§ Enunciado
Retorne literalmente a passagem do texto fornecido que vai desde "E os vermes" até "esperança e propósito.".

:: Texto fornecido

Todas às vezes em que eu não explodi, implodi. Deve haver bons pedaços de mim em muito lugares e se alguém entender que tem um motivo para me assassinar, certamente se lembrará da minha frase já tão mastigada: “se eu morrer assassinado, quero dizer, de antemão, que o criminoso já está perdoado”. Eu não estou perdoando o criminoso no sentido dele se livrar da justiça dos homens e usar minha frase como defesa no tribunal do júri. Perdôo como um fator humano, valorando o chavão “aceitar aquilo que não se pode mudar”. Isso é mais um revide do que uma nobreza de alma.
Morrer nos dias de hoje é lucro, não prejuízo, diz a minha ironia. Ironia por ironia, pois jamais analisei a possibilidade de deixar de beber café depois do almoço. Tudo o que eu não sou depende de mim para continuar não sendo. Eu quis ser inteligente e comprei livros. Toda a minha filosofia barata comprei em caros enlatados. Quando externei o que pensei com a minha própria cabeça disseram-me que alguém já tinha desenvolvido o mesmo assunto com mais profundidade e capacidade; de tal forma que toda temática já estava acabada, comprimida, definida e guardada num disquete. Toquei fogo nos livros e me chamaram de ignorante, mas ninguém sentiu que a traça que corroía os livros estava me corroendo também. Ensinaram-me a etiqueta certa de como arrotar e hoje eu dou arrotos elegantes, aprendi também para que serve o carburador do carro e sou culto o suficiente para falar profundamente de qualquer assunto durante 30 segundos.




Wandecy Medeiros:

Eu estou apenas sendo irônico, Zezinho!

Testemunhei orgulho naquele que alimenta o mendigo. Bendito orgulho esse, conheço outro orgulho incapaz de tal gesto. É provável que na nossa melhor ação exista mesmo uma besta querendo aflorar. Louvada seja essa besta, conheço outras piores.
Eu não vasculhei o Apocalipse buscando encontrar sinais para condenar nenhum desenho animado ou história em quadrinhos. Nunca encontrei mistérios e sacrilégios em nenhum código de barra. Sempre que penso na minha pretensa superioridade em relação a Zezinho lembro do meu nariz entupido de algodão. Não querer humilhar ninguém é parte do meu mais profundo orgulho. Não desejo que ninguém morra, contanto que morra depois de mim – eu estou apenas sendo irônico, Zezinho!


Wandecy Medeiros:


E os vermes tinham razão...

Se um dia me tornarem um apreciado escritor e o meu túmulo receber a visita de acadêmicos e outros seres insossos, deixo registrado aqui, para essa gente escafandrista, minha total consciência do meu tempo e lugar. A cada livro eu melhoro em relação ao livro anterior. Não nasci lapidado. Comecei como lagarta e aos poucos torno-me borboleta. Um dia não conseguirei mais me superar porque a idade e o físico talvez me impeçam, mas aí alguém já terá rotulado algum pecado meu como pecado maior. Se os meus ossos forem testemunhas de algo maior que o meu corpo e mente testemunharam, então é nesses ossos que deposito toda minha esperança e propósito.

::::
:: Extrato de dados

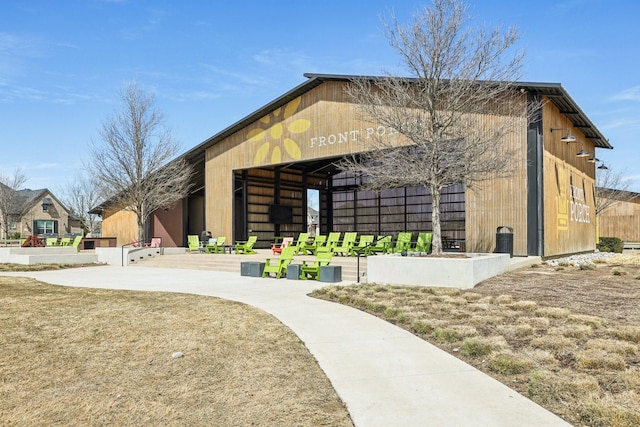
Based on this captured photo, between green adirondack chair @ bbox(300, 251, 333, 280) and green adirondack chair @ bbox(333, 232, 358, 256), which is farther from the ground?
green adirondack chair @ bbox(333, 232, 358, 256)

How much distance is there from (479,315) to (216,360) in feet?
14.0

::::

§ Resolução do exercício
E os vermes tinham razão...

Se um dia me tornarem um apreciado escritor e o meu túmulo receber a visita de acadêmicos e outros seres insossos, deixo registrado aqui, para essa gente escafandrista, minha total consciência do meu tempo e lugar. A cada livro eu melhoro em relação ao livro anterior. Não nasci lapidado. Comecei como lagarta e aos poucos torno-me borboleta. Um dia não conseguirei mais me superar porque a idade e o físico talvez me impeçam, mas aí alguém já terá rotulado algum pecado meu como pecado maior. Se os meus ossos forem testemunhas de algo maior que o meu corpo e mente testemunharam, então é nesses ossos que deposito toda minha esperança e propósito.